╭─ Source data

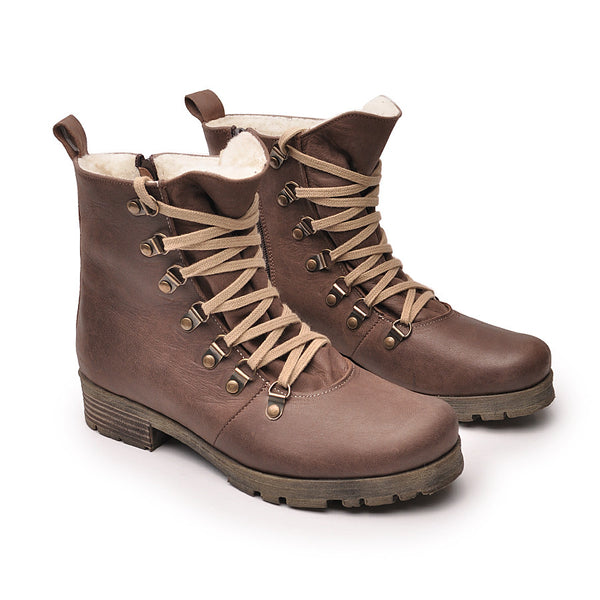 Brown ladies ankle boots perfect for cold days. Boots are very comfortable and simple stylish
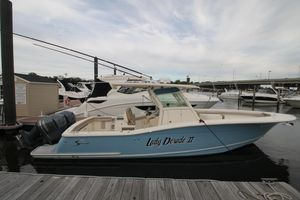 Used Scout 320 LXF Center Console Fishing Boat For Sale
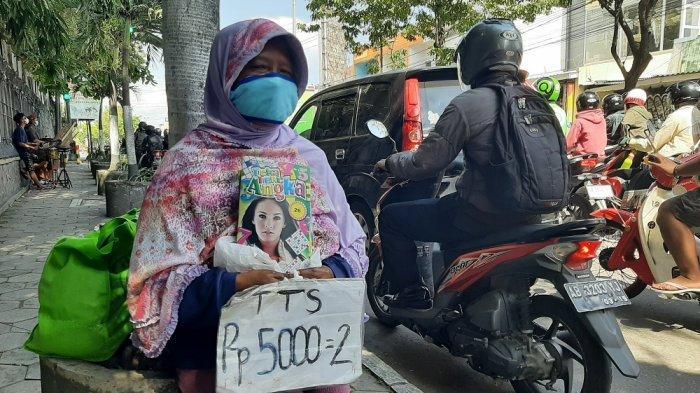Tak Lekang Digempur Digitalisasi, Buku Teka Teki Silang Tetap Laris di Yogyakarta
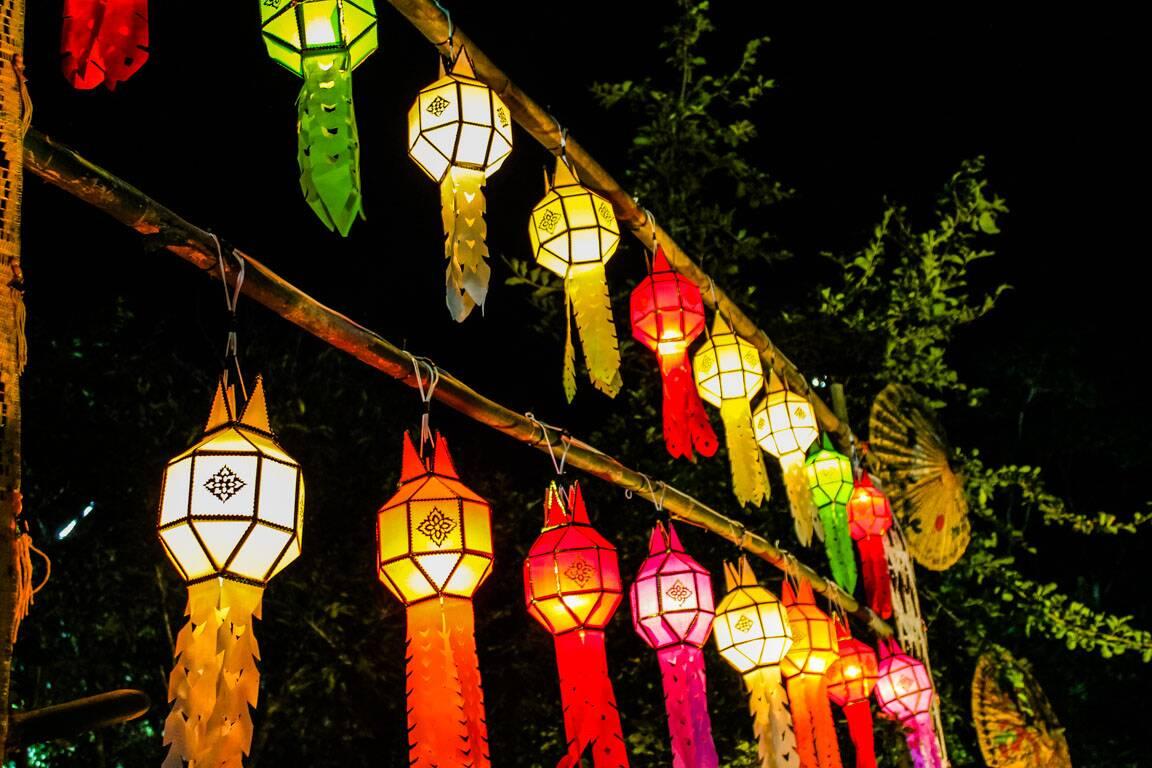Lanternas de decoração para o Loy Krathong em Chiang Mai na Tailândia.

╰─

Every word of the data should be reproduced exactly; please omit any pictures.

 Brown ladies ankle boots perfect for cold days. Boots are very comfortable and simple stylish
 Used Scout 320 LXF Center Console Fishing Boat For Sale
Tak Lekang Digempur Digitalisasi, Buku Teka Teki Silang Tetap Laris di Yogyakarta
Lanternas de decoração para o Loy Krathong em Chiang Mai na Tailândia.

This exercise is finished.